Indústria 4.0: Começa a 4ª Revolução Industrial no setor têxtil

Já imaginou um body que é capaz de medir a febre do bebê e ainda enviar informações sobre a curva térmica da criança via bluetooth para um aplicativo no celular dos pais, que por ventura possam estar longe de seu filho? Ou ainda um robô que com base nas suas curtidas nas redes sociais envia informações para que designers desenvolvam novas roupas inspirados em tudo aquilo que você mais gosta? Esses foram alguns dos projetos desenvolvidos por 44 empresários e altos executivos de 32 empresas do setor têxtil e de confecção durante os seis meses de Master In Business Innovation (MBI) em Indústria Avançada: Confecção 4.0, realizado pelo SENAI CETIQT.

Encontro de encerramento do MBI - crédito da foto: Divulgação

Os projetos que trazem conceitos da Indústria 4.0 já são considerados as primeiras sementes para o início da Quarta Revolução Industrial no setor têxtil e de confecção brasileiro. “Essas iniciativas são marcantes para o setor e para o Brasil, pois com elas foi dada a largada para o processo de implantação da 4.0 em nosso segmento”, afirmou Fernando Pimentel, presidente da Abit, e que participou da banca que avaliou os projetos.

Além dele, William Respondovesk, gerente do Departamento Operacional da Finep, em São Paulo, Job Rodrigues, gerente de estudos setoriais do BNDES, Felipe Morgado, gerente-executivo de Educação Profissional e Tecnológica do SENAI, Renato Boaventura, presidente da Unidade de Fibras da Rhodia, Pedro Bastos, CEO da Coteminas, e Sergio Baltar, professor do SENAI CETIQT. “Ouvir todas essas ideias foi fantástico. Vimos projetos em potencial, com inovações de serviços, produtos e processos que certamente irão acontecer”, disse William Respondovesk, da Finep.

Dentre as ideias inovadoras desenvolvidas pelos oito grupos de empresários e executivos formados no MBI promovido pelo SENAI CETIQT, estão: a otimização e integração da cadeia produtiva por meio de tecnologia RFID (Identificação por radiofrequência), um robô ‘caça tendências digital’ que varre as redes sociais em busca de inspiração para novos modelos de roupas, um hardware de escaneamento digital que não só tira as medidas da pessoa, mas mede o volume de cada parte do corpo do usuário, uma planta de Confecção 4.0 sem nenhuma interferência humana e um tecido de parede funcional produzido em uma Fábrica 4.0 com isolamento térmico, acabamento antimicrobiano e acabamento retardante à chama, entre outros.

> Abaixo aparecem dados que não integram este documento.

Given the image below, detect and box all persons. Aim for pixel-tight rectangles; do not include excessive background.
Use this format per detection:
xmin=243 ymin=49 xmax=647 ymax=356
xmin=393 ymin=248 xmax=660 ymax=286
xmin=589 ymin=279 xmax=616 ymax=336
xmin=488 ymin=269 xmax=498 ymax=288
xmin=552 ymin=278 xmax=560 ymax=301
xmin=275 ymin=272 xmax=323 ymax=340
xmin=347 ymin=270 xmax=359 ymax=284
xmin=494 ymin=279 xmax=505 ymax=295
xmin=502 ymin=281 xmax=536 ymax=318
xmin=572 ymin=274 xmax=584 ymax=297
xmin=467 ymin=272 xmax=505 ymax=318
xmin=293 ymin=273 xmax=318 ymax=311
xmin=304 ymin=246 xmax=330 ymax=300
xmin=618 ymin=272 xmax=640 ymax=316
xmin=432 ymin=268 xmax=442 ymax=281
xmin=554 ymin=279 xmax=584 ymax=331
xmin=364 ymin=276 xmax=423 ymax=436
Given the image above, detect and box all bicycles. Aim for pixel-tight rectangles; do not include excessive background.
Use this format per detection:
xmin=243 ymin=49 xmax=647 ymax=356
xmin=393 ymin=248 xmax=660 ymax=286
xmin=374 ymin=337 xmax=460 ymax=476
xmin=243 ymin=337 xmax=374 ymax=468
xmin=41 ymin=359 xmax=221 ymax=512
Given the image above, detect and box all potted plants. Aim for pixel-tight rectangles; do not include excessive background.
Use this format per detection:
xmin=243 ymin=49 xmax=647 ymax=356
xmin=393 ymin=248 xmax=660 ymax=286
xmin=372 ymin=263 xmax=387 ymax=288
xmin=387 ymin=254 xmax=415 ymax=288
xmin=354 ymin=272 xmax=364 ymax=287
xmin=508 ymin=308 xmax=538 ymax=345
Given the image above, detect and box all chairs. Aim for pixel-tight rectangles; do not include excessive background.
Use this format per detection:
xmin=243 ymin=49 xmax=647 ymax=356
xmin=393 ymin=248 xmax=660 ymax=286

As empresas cujos executivos participaram do MBI agora contam com um selo da Abit em reconhecimento ao pioneirismo dessas corporações no movimento de implantação da Indústria 4.0 no setor têxtil e de confecção. “Esse selo tem um significado especial, pois demostra que são essas 32 empresas que começam a partir de agora a modificar o cenário da indústria têxtil brasileira”, ressaltou Sergio Motta, diretor-geral do SENAI CETIQT.

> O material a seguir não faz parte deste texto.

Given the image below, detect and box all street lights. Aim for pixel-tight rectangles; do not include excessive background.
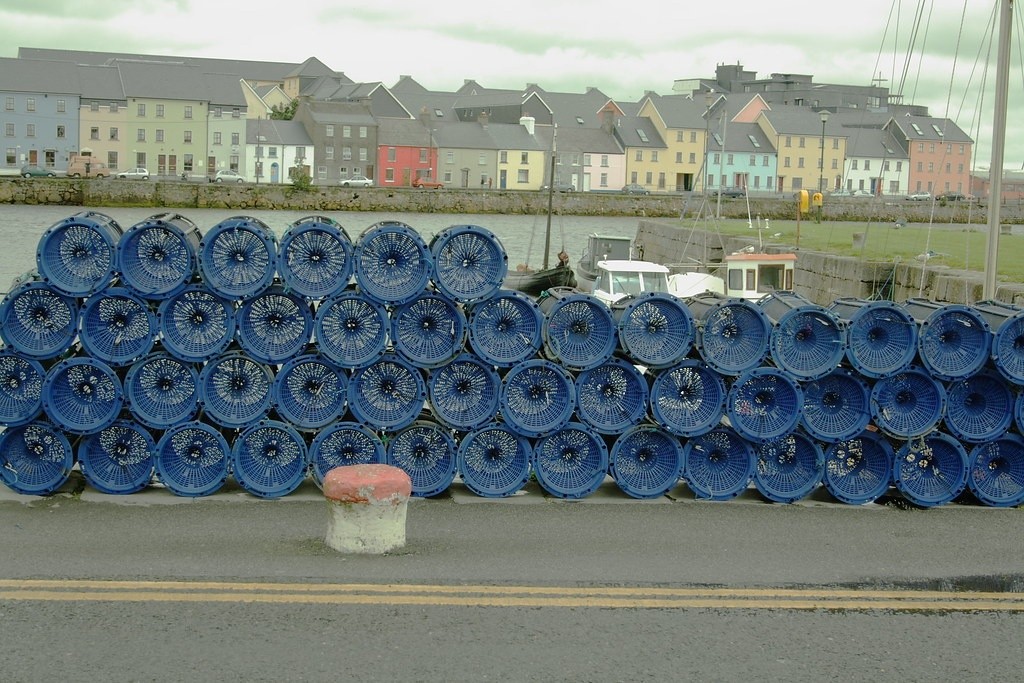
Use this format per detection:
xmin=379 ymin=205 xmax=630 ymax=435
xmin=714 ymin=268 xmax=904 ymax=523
xmin=818 ymin=109 xmax=832 ymax=227
xmin=429 ymin=109 xmax=443 ymax=183
xmin=705 ymin=88 xmax=715 ymax=230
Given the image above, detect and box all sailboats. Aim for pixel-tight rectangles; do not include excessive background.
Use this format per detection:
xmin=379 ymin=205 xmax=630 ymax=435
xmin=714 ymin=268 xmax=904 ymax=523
xmin=502 ymin=122 xmax=578 ymax=297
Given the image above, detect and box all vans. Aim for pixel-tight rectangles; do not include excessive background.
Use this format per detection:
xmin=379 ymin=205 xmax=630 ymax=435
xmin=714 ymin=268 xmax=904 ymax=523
xmin=68 ymin=156 xmax=110 ymax=179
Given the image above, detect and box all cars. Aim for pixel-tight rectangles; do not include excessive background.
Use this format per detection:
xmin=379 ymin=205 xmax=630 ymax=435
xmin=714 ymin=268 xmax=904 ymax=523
xmin=713 ymin=187 xmax=747 ymax=198
xmin=20 ymin=164 xmax=56 ymax=178
xmin=412 ymin=177 xmax=445 ymax=189
xmin=540 ymin=181 xmax=575 ymax=193
xmin=794 ymin=189 xmax=875 ymax=200
xmin=115 ymin=167 xmax=150 ymax=181
xmin=339 ymin=175 xmax=374 ymax=187
xmin=905 ymin=191 xmax=966 ymax=201
xmin=209 ymin=170 xmax=245 ymax=184
xmin=622 ymin=183 xmax=650 ymax=196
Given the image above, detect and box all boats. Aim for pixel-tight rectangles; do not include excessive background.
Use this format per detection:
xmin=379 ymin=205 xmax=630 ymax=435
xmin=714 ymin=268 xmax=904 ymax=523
xmin=578 ymin=198 xmax=796 ymax=306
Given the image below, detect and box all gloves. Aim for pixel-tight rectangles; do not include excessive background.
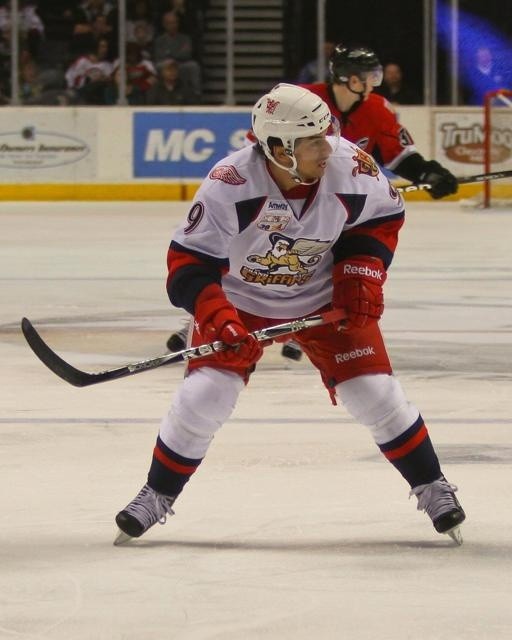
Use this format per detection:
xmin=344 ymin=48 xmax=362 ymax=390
xmin=187 ymin=280 xmax=264 ymax=370
xmin=330 ymin=257 xmax=388 ymax=338
xmin=388 ymin=148 xmax=459 ymax=200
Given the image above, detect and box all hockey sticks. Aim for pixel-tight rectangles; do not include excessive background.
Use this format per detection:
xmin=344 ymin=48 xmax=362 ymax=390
xmin=21 ymin=310 xmax=347 ymax=386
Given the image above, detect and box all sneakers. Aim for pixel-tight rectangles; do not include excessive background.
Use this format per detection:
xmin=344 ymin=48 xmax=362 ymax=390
xmin=166 ymin=323 xmax=190 ymax=352
xmin=115 ymin=481 xmax=179 ymax=540
xmin=409 ymin=478 xmax=467 ymax=536
xmin=281 ymin=341 xmax=303 ymax=361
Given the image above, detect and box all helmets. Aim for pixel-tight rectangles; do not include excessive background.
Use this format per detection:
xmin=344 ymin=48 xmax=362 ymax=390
xmin=251 ymin=80 xmax=334 ymax=153
xmin=325 ymin=43 xmax=384 ymax=85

As empresas do setor que também desejarem fazer parte desse movimento já podem inscrever seus executivos para a próxima turma do MBI do SENAI CETIQT. A Edição Nordeste 2019 do MBI em Indústria Avançada: Confecção 4.0 será um projeto multiestados com objetivo de levar conhecimentos da Confecção 4.0 para o empresariado da região. “O projeto é resultado do reconhecimento do Nordeste como área estratégica para a transformação da indústria têxtil e de confecção nacional”, explicou Robson Wanka, gerente de educação do SENAI CETIQT.